The two exchanged some testy words over Russia's occupation of Crimea, but for his part, Özdemir seemed more concerned with criticizing the CSU and the right- and left-wing extremes.
"I can't hear the anti-EU excuses any more, either from the Left or the AfD, that every time national policy fails it's Brussels' fault," Özdemir said in his most heated moment.
Left versus right
For the Linke and the AfD, both of which are also hovering around the ten percent mark in opinion polls, the goal is to eat up as much of the vote as possible, making it difficult for the more centrist parties to form a coalition.
Should it come to another edition of the grand coalition, the party among the Left, the Greens, the FDP and the AfD that garnered the most votes would lead the parliamentary opposition. That would be a feather in the cap particularly for the AfD, which has only existed since 2013.
The AfD's Alice Weidel was at pains to claim her party was the only one that criticized the European Union's policy of zero percent prime rate interest. That didn't sit well with the Left.
"I don't know if the AfD took over the criticism of the EU from us, but we were advancing it before there even was such a thing as the AfD,” Wagenknecht said.
Weidel responded by asking Wagenknecht whether her party truly believed in a world without national borders. Wagenknecht then raised the stakes by asking Weidel whether she felt comfortable in a party full of "half-Nazis.”
Hot-button issue migrants
Amidst criticism that the Merkel-Schulz debate focused too much on migrants, the moderators initially concentrated on social welfare issues. But there was no avoiding the topic of migrants and asylum seekers.

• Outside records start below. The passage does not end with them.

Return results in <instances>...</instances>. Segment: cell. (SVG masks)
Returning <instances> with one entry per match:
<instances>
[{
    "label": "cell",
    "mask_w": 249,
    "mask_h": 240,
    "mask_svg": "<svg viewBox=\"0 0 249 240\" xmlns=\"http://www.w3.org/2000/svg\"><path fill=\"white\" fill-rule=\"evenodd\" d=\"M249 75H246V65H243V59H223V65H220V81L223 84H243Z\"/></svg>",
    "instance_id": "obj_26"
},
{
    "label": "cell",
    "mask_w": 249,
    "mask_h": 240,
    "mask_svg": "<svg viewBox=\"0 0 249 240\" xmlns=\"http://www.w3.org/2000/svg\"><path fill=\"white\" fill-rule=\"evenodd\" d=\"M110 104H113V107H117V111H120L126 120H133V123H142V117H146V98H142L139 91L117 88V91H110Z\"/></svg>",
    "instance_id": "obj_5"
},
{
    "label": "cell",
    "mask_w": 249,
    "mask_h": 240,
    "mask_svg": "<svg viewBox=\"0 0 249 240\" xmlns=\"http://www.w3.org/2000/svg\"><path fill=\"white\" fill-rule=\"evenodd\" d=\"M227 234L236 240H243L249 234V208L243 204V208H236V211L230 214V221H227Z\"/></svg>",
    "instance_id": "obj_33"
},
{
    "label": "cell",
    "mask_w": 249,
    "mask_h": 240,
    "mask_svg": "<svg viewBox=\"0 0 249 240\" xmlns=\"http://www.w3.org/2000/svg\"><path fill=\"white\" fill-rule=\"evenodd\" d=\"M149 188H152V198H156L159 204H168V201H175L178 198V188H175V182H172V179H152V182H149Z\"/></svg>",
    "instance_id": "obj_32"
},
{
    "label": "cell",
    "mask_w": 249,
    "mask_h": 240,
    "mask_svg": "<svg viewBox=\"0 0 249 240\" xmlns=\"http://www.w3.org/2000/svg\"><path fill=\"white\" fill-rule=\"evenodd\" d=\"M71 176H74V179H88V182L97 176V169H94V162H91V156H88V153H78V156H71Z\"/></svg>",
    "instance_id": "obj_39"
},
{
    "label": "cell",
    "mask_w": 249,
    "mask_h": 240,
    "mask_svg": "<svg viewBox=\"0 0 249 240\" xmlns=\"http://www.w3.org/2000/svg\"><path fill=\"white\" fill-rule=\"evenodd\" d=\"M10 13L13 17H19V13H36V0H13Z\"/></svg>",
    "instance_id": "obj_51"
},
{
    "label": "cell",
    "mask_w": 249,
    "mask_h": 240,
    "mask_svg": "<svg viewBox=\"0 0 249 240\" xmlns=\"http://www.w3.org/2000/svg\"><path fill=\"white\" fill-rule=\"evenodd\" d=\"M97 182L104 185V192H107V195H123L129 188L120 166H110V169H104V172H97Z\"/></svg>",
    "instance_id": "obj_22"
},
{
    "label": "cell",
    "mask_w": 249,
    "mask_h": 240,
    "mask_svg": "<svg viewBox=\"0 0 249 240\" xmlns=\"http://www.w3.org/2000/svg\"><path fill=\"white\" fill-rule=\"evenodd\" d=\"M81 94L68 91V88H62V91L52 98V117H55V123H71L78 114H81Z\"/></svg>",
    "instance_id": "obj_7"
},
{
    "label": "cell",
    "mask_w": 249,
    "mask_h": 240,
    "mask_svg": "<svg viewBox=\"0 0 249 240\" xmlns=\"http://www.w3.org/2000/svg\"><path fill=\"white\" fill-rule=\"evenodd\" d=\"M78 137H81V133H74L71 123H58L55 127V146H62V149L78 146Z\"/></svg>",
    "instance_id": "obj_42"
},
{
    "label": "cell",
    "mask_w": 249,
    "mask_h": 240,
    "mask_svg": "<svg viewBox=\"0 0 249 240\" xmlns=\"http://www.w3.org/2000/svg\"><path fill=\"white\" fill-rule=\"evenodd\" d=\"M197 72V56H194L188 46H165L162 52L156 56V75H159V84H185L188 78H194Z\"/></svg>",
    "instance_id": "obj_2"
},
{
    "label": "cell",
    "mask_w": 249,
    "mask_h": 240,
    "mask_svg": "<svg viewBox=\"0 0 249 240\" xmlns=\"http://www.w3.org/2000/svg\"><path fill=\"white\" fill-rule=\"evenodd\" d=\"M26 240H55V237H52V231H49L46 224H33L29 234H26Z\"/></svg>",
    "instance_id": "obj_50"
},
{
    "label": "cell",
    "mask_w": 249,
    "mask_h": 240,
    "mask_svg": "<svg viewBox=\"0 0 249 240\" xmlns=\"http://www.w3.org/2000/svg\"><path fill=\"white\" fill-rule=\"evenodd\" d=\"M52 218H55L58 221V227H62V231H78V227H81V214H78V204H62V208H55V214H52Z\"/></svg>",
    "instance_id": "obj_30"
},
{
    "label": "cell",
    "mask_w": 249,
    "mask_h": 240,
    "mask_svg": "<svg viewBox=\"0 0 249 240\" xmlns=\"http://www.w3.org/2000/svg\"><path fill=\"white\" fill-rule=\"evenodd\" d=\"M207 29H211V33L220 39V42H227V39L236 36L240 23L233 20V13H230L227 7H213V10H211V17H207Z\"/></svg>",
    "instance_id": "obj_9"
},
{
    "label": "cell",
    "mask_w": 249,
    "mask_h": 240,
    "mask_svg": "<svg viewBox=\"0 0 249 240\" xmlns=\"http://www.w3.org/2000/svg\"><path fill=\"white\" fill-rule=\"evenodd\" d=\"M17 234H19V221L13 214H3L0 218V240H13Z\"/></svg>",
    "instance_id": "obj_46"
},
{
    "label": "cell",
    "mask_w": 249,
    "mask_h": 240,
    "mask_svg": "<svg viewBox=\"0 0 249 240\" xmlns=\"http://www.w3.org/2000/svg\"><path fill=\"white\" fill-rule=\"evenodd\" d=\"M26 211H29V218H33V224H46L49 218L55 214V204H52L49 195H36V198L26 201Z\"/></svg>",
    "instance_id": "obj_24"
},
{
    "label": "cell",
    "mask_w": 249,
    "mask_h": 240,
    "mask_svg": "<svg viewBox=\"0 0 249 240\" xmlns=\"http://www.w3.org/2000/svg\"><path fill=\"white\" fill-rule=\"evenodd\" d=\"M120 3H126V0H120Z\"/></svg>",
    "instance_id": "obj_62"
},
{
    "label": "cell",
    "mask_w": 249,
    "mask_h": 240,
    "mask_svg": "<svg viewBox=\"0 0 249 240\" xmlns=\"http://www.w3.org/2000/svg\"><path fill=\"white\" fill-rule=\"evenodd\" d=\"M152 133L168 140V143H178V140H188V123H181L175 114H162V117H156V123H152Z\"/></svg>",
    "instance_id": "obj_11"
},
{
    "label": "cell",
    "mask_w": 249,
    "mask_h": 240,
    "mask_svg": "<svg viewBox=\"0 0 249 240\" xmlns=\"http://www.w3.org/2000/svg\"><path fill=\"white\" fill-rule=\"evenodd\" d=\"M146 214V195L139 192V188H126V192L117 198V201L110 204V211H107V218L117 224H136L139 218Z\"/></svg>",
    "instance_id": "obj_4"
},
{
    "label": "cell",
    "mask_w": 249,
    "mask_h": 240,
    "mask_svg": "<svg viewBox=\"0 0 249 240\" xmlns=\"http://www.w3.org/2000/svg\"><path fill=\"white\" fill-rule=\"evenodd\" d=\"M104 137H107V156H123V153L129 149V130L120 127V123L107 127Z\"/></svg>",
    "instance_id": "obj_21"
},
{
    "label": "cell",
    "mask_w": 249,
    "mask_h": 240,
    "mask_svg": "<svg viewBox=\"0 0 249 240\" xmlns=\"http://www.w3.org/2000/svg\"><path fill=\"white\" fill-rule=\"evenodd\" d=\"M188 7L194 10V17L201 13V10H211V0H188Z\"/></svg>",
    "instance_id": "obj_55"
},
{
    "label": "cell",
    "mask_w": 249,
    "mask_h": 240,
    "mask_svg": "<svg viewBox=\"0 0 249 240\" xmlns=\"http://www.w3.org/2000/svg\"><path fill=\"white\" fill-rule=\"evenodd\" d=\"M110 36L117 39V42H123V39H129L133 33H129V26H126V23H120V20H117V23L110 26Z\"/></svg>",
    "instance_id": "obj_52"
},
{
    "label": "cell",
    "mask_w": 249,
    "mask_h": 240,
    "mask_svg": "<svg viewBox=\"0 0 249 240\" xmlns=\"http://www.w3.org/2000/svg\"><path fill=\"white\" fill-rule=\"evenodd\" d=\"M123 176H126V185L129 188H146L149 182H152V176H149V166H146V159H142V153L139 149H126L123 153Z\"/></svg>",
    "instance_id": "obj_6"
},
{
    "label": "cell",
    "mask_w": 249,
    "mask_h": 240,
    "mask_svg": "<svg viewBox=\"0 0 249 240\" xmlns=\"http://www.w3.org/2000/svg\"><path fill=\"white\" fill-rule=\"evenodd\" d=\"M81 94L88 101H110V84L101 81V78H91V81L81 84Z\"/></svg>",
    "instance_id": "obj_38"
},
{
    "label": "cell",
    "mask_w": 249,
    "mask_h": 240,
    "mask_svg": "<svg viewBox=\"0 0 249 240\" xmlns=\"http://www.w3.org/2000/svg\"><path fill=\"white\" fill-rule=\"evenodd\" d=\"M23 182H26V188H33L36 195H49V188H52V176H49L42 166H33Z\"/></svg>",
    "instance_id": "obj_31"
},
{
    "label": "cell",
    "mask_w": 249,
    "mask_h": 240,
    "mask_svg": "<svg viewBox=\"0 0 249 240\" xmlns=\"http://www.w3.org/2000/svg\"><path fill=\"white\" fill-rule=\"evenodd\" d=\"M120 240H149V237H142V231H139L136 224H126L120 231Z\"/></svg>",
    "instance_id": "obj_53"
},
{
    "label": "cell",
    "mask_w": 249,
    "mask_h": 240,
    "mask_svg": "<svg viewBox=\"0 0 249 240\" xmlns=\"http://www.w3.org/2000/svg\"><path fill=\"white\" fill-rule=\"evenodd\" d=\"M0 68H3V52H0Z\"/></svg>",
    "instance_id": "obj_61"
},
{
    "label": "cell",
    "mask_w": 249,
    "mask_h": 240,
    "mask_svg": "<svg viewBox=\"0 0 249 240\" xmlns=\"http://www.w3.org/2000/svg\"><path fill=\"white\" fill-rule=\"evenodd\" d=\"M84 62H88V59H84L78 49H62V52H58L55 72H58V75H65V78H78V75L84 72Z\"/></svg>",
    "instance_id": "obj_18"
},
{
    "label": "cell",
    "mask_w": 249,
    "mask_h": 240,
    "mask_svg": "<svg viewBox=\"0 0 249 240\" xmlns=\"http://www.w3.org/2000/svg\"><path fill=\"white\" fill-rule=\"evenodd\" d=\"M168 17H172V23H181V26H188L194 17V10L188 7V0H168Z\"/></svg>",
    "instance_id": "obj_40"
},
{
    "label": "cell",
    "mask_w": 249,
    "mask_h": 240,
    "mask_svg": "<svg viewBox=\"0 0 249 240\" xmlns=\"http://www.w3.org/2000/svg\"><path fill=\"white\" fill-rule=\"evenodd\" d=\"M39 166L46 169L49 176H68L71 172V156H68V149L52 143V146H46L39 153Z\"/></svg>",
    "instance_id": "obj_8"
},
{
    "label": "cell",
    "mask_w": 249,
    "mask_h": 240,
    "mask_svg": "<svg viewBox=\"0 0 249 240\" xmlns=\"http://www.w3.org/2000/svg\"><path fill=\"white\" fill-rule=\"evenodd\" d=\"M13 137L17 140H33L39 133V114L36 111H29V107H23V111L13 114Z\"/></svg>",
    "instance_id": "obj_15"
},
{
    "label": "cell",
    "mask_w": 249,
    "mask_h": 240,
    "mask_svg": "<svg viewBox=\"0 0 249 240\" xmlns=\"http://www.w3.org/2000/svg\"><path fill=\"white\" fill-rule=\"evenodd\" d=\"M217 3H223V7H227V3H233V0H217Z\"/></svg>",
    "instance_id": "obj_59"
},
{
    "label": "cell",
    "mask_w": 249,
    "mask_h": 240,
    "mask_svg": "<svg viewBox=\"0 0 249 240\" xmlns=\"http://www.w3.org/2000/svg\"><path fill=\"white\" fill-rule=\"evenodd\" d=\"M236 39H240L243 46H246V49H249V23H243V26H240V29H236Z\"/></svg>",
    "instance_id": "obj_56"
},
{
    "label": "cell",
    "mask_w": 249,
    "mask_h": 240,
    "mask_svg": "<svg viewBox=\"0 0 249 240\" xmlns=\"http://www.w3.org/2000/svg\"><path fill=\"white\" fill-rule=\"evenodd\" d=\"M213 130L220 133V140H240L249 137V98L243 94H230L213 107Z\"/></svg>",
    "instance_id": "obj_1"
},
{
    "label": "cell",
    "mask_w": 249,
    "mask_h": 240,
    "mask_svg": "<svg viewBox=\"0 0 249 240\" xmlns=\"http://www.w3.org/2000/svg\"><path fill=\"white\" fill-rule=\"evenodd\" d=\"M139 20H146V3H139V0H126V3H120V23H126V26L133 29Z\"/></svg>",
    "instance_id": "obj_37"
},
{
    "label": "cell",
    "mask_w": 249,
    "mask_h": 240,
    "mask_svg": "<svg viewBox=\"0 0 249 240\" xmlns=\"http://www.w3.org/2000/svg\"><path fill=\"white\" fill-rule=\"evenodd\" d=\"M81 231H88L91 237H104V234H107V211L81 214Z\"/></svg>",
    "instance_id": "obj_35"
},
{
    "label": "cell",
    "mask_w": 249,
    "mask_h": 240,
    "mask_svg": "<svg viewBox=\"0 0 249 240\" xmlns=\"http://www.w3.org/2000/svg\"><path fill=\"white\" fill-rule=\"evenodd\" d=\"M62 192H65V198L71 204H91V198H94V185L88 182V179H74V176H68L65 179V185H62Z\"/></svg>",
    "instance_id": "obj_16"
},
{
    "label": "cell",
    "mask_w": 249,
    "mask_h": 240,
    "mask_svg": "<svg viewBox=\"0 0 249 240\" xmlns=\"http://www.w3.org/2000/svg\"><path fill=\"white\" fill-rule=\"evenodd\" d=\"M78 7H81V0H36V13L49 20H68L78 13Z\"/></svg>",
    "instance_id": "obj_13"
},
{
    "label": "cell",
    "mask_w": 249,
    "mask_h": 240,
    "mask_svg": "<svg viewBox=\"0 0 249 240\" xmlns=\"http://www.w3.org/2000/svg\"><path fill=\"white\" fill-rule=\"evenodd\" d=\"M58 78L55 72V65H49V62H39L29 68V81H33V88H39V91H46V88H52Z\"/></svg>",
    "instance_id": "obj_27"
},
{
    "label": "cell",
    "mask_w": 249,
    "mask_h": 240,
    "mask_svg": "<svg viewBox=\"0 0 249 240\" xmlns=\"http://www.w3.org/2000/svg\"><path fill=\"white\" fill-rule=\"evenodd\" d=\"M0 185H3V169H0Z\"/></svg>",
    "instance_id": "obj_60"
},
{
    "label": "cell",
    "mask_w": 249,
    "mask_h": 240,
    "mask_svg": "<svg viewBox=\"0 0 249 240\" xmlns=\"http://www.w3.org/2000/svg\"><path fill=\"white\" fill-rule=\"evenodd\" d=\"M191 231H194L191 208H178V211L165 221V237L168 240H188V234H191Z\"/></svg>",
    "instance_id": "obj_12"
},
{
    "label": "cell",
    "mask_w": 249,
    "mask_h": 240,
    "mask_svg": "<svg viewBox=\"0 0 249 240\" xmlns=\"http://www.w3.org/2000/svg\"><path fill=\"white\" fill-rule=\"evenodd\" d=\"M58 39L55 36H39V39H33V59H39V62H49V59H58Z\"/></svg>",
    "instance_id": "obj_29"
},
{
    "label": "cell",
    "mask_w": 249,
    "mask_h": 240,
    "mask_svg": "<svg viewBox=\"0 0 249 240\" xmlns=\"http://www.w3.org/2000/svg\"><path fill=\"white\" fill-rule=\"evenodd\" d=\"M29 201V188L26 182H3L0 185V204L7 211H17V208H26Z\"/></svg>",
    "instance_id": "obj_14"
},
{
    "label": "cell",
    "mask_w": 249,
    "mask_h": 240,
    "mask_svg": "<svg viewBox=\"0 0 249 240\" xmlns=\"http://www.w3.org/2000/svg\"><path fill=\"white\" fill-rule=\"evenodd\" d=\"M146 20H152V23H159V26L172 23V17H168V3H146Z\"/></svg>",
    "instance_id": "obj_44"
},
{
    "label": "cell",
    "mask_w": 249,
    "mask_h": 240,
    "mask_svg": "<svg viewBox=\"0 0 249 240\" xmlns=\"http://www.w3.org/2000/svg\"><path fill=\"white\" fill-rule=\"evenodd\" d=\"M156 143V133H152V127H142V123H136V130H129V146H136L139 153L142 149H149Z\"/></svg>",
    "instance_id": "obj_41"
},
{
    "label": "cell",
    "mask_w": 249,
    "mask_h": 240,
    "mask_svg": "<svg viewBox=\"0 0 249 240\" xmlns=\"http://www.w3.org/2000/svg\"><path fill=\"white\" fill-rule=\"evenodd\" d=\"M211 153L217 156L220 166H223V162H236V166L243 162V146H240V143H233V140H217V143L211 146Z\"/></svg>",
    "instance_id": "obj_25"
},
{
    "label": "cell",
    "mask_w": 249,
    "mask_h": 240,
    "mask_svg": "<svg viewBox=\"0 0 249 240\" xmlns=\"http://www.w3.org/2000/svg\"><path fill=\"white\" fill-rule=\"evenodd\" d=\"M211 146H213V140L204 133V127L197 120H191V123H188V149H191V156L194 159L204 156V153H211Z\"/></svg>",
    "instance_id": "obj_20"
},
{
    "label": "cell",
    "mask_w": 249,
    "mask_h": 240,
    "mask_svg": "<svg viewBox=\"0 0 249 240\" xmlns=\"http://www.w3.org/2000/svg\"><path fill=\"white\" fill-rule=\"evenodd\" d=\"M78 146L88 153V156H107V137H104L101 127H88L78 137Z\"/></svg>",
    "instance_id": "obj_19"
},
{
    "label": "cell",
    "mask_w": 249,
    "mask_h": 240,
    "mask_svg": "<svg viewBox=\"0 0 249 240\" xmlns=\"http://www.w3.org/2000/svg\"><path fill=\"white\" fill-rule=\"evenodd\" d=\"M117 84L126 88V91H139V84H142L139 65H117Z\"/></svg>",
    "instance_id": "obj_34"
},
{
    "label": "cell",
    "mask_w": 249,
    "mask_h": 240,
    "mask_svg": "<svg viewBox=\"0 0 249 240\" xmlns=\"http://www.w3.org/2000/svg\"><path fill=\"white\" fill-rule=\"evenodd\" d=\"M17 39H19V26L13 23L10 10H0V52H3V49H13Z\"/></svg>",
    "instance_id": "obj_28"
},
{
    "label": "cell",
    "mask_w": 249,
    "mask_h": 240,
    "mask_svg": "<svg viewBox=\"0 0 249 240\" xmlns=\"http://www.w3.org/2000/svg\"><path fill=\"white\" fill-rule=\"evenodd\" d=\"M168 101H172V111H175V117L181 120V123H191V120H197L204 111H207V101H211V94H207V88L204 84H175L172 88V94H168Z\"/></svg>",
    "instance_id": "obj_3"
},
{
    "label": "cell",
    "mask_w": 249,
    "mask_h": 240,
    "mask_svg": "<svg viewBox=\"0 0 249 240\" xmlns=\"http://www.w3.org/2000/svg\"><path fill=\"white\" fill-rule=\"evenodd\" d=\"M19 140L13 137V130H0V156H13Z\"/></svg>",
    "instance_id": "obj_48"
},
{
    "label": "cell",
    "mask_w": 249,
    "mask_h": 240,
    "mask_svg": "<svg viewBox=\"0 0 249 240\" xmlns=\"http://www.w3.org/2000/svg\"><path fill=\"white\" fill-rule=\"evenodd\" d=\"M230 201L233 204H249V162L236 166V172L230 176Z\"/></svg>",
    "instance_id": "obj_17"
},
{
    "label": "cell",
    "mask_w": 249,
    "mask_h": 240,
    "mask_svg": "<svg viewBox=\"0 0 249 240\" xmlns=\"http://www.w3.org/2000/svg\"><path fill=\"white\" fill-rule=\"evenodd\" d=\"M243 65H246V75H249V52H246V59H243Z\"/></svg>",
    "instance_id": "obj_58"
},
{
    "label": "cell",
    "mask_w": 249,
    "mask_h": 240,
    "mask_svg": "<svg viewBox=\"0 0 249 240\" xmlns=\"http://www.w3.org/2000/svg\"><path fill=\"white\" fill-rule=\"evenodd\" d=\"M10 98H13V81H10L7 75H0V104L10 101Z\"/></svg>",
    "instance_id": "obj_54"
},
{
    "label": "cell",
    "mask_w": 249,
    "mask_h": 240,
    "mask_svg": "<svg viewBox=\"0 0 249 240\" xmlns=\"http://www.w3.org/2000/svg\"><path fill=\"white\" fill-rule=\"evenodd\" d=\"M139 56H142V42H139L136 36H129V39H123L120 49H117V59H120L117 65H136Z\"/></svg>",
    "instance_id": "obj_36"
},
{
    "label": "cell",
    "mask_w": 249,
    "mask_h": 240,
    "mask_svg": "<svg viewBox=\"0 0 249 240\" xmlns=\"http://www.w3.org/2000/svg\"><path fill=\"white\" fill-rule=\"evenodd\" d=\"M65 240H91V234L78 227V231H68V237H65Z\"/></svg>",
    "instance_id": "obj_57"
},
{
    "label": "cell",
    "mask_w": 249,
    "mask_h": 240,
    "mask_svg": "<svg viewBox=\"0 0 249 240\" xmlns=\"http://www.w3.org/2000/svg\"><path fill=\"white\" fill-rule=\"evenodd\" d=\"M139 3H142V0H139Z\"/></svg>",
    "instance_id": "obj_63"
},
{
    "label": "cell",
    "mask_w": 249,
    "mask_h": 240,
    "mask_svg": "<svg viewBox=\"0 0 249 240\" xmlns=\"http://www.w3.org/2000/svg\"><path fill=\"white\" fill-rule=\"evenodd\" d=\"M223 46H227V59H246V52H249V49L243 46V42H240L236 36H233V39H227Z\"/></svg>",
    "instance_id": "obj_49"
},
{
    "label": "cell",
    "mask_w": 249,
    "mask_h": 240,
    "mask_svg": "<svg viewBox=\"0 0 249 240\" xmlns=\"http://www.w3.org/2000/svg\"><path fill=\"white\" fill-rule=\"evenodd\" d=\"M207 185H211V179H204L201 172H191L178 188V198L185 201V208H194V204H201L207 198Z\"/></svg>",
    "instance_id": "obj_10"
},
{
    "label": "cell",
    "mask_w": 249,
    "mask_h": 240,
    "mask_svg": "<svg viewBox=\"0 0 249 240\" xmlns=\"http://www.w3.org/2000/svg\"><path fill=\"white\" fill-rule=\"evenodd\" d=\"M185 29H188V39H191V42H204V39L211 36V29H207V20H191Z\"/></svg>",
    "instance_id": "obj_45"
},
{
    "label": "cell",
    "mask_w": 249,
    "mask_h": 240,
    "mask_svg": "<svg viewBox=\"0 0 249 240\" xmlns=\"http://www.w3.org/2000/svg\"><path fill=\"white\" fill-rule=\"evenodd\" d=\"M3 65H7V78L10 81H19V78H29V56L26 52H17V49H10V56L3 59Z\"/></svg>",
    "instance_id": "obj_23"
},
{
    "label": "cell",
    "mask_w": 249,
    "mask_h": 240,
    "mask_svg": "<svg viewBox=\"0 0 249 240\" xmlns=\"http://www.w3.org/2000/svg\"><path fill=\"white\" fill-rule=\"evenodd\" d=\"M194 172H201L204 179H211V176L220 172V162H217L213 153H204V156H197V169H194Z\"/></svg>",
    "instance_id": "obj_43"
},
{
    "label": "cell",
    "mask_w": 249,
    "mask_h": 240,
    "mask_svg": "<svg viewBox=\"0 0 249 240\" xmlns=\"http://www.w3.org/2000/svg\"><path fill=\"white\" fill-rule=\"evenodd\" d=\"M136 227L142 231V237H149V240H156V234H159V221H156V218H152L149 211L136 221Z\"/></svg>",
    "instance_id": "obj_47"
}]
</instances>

Here differences between the FDP and the Greens emerged, with Lindner saying that rejected asylum seekers needed to be deported more quickly and criticizing the Greens for opposing deportations to Northern Africa.
Not surprisingly Weidel took the hardest line, proposing that German asylum law needed to be rewritten to achieve "negative immigration.”
Özdemir argued that the "wrong people” were being deported, while dangerous individuals like the Berlin Christmas market attacker Anis Amri escaped effective supervision.
Whether any minds were changed as the five representatives challenged and interrupted one another over the course of 75 minutes is an open question. But the "battle of five" did show that there is some possibility for shifting alliances in German politics, but that will depend on on the German electorate, when it chooses the country's next parliament on September 24.